Dr. Maria Kukuruzinska-Led Team Identifies Molecular Explanation for Sjogren’s Syndrome

October 22, 2013

(left column) Immunofluorescence localization of connective tissue growth factor in SS and non-SS glands. (right column) Immunofluorescence localization of fibronectin in SS and non-SS glands

(left column) Immunofluorescence localization of connective tissue growth factor in SS and non-SS glands. (right column) Immunofluorescence localization of fibronectin in SS and non-SS glands

A collaborative research team led by Professor of Molecular & Cell Biology and Associate Dean for Research Dr. Maria Kukuruzinska has identified a molecular explanation for at least a subset of cases of the disabling autoimmune disease Sjogren’s Syndrome. The team’s findings are published in the journal Laboratory Investigation.

Sjogren’s Syndrome (SS) is a complex autoimmune disease manifested by defective salivary and lacrimal gland function. The most common symptoms of SS are dry mouth and dry eyes, which can lead to dental cavities, vision problems, and thrush. SS also carries an increased risk for developing B cell lymphoma.

While the cause of SS has remained controversial, the prevailing dogma has been that immune system pathology drives the disease. The manuscript now provides evidence that defects in cell polarity, or cell structure, are the likely culprits in at least some cases of SS.

The collective expertise of the international multidisciplinary team of investigators—which included oral & maxillofacial surgeons, oral & maxillofacial pathologists, immunologists, as well as developmental, molecular, and cell biologists—facilitated the application of studies with mouse models to human SS patients.

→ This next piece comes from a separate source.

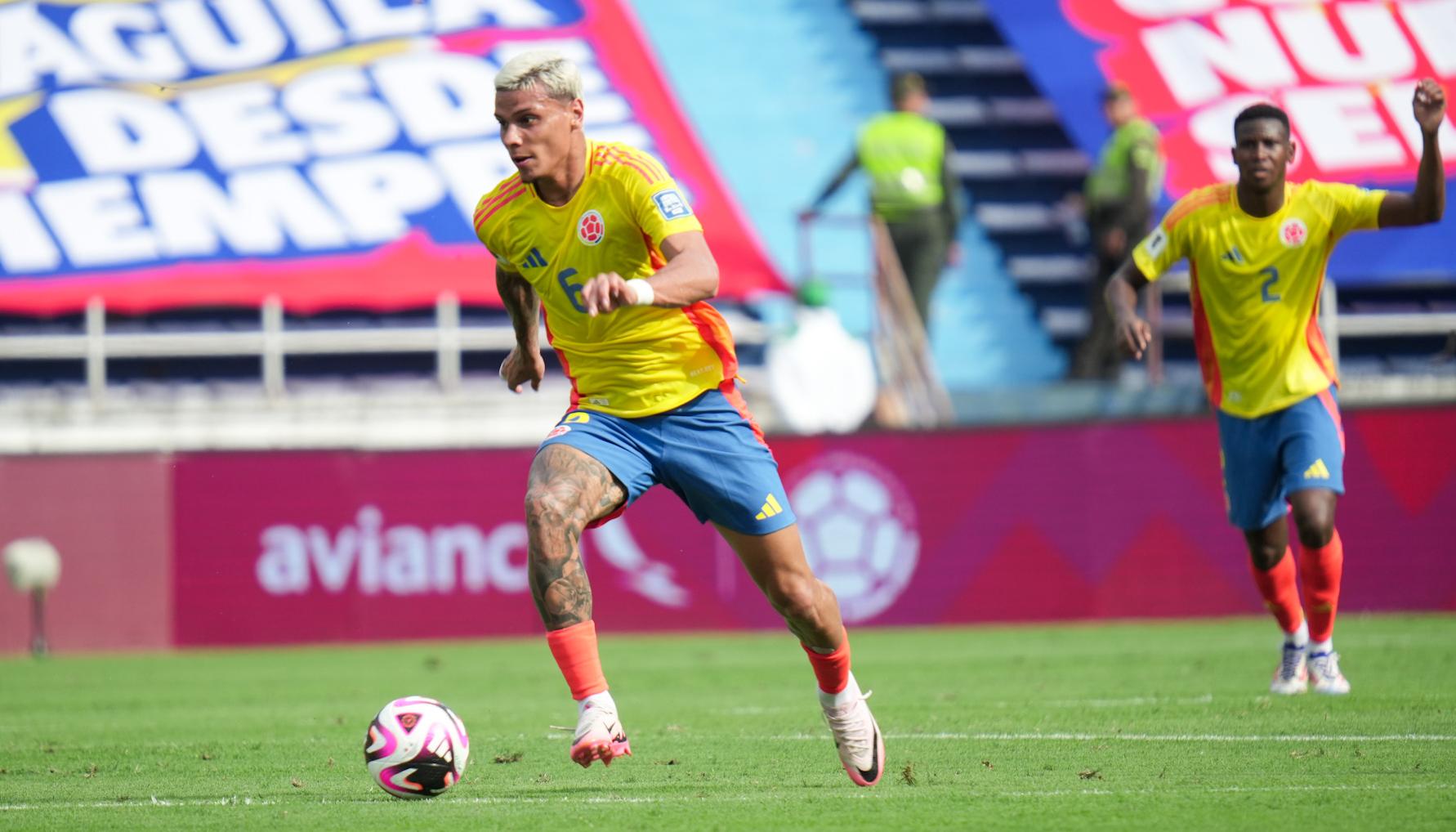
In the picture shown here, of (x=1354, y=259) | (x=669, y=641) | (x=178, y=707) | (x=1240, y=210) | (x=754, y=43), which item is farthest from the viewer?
(x=754, y=43)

The authors showed that structural abnormalities acquired during embryonic development of the mouse salivary submandibular gland (SMG) mimic defects observed in embryonic SMGs from non-obese diabetic mice predisposed to develop SS after birth. Furthermore, the authors provide a molecular explanation for SS by identifying dysregulation of the Hippo signaling pathway, a central pathway regulating the organ size, cell proliferation, and differentiation, as an underlying basis of this disease, which they validate in human labial biopsy specimens from SS patients.

The authors postulate that defects in embryonic salivary cell polarity may have a role later in adult tissue homeostasis and be exacerbated by hormonal conditions and/or environmental insults, potentially explaining the frequently observed late onset of this disease.